Answer these questions from the article on termination of employment:
(a) By what must a contract be recognized, according to the list of fundamental principles?
(b) What collective legal term does the text give for natural disasters that make a contract difficult to enforce?
(c) Under section 58 (3) of Uganda's Employment Act, what is the minimum notice period where employment is of more than 10 years?

— START Text —

Termination of employment: What you need to know

In labour court, cases of unfair/wrongful termination soar by the day. They can be dramatic, especially where the employee or employer acts contrary to his promises and obligations under labour law. Did you know that you can avoid the drama by learning the basics of termination of employment? This article discusses the intricacies of termination in employment law in a simple language. This is so that the reader can understand the basics about termination of employment without using complex legal notions.

Employment under contract

A contract is an agreement between parties creating enforceable obligations recognised by law. Contracts entail the gist of terms and conditions that parties therein must adhere to in order to be bound by their intentions. There are several types of contracts but the fundamental principles are;

  • It must be between parties agreeing to be bound by the contract,
  • The contract must be recognised by the governing law of the land. Illegal contracts are unenforceable. A party that defaults is not at fault because the obligations therein are illegal.
  • It must stipulate the period within which it is to be observed.
  • It provides the duties, liabilities and responsibilities to be borne by the parties.

Contracts may be oral or written, as long as parties concerned have mutually agreed upon the mode. It is pertinent to have a written contract, however, to clearly impose an obligation in case one party evades his responsibility.


This is the act of ending something. When a contract is terminated, it is ended. The parties are no longer obligated to act upon their obligations since the agreement is complete, acted upon or overridden by certain factors. Termination dictates that it must be made according to the agreement in a contract. If it is not followed, the party aggrieved by the termination has rights to enforce the contract or sue the breaching party.

Ways of ending a contract include;

  • Expiry of the contract where there is a definite period
  • Frustration and other factors making it difficult to enforce the contract. These may include, natural disasters collectively known as ‘force majeure’ in law (war, floods, earthquakes, storms and typhoons, hurricanes, avalanches, death/illness/incapacitation of either party, suspension of the contract or any party therein, dissolution or winding up of a company, etc)
  • Retirement age for contracts where the employee is limited by retirement
  • Election to end the contract by giving the other party notice
  • Summary dismissal, where the employer without notice ends the contract.

Notice in termination of employment

 Notice refers to informing a party of something. In employment law, notice may be oral or written. Where a contract of employment specifically requires written notice to be made in a certain manner, it must be followed. If not, the breaching party is liable to suffer damages in law. Notably, notice period starts running from the date it is given.

It only requires the party giving notice to do so in reasonable time.  Notice is fundamental to ending a contract and cannot be replaced. Because some contractual obligations are implied, notice may be difficult to estimate. However, some jurisdictions like Uganda’s have set minimum notice periods for ending employment where it is not specifically provided. Under section 58 (3) of Uganda’s Employment Act, a ‘minimum notice period’ is divided into four (4);

  • Not less than 2weeks where employment is of more than 6months but less than 1year
  • Not less than 1month where employment is of more than 12months but less than 5years
  • Not less than 2months where employment is of 5 years but less than 10years
  • Not less than 3months where employment is of more than 10years.

— END Text —
— START Listing —

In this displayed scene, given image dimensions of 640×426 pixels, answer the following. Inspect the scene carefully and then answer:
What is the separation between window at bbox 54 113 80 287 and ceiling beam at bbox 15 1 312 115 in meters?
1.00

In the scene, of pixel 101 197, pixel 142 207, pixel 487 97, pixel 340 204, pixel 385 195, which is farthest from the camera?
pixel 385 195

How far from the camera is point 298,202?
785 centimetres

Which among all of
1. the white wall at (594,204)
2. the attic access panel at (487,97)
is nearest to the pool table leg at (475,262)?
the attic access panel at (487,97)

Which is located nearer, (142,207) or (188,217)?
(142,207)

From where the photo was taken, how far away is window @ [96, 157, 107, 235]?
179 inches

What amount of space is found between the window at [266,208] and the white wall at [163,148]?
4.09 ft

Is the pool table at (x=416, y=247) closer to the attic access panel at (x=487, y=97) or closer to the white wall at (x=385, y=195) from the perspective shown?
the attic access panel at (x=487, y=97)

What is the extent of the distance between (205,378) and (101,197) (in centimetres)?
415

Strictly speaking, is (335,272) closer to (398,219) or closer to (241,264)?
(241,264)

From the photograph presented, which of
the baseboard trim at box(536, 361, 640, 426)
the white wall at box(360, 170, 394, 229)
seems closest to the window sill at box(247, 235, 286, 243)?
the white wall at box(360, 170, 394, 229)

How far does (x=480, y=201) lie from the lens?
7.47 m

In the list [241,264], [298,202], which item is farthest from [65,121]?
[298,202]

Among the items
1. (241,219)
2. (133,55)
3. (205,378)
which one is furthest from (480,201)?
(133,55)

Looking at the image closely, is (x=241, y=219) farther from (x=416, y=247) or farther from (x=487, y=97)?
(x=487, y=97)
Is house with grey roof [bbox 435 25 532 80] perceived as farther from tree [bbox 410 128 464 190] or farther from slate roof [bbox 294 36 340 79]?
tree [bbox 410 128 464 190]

— END Listing —

» **Complete output**:
(a) By the governing law of the land.
(b) Force majeure.
(c) Not less than 3 months.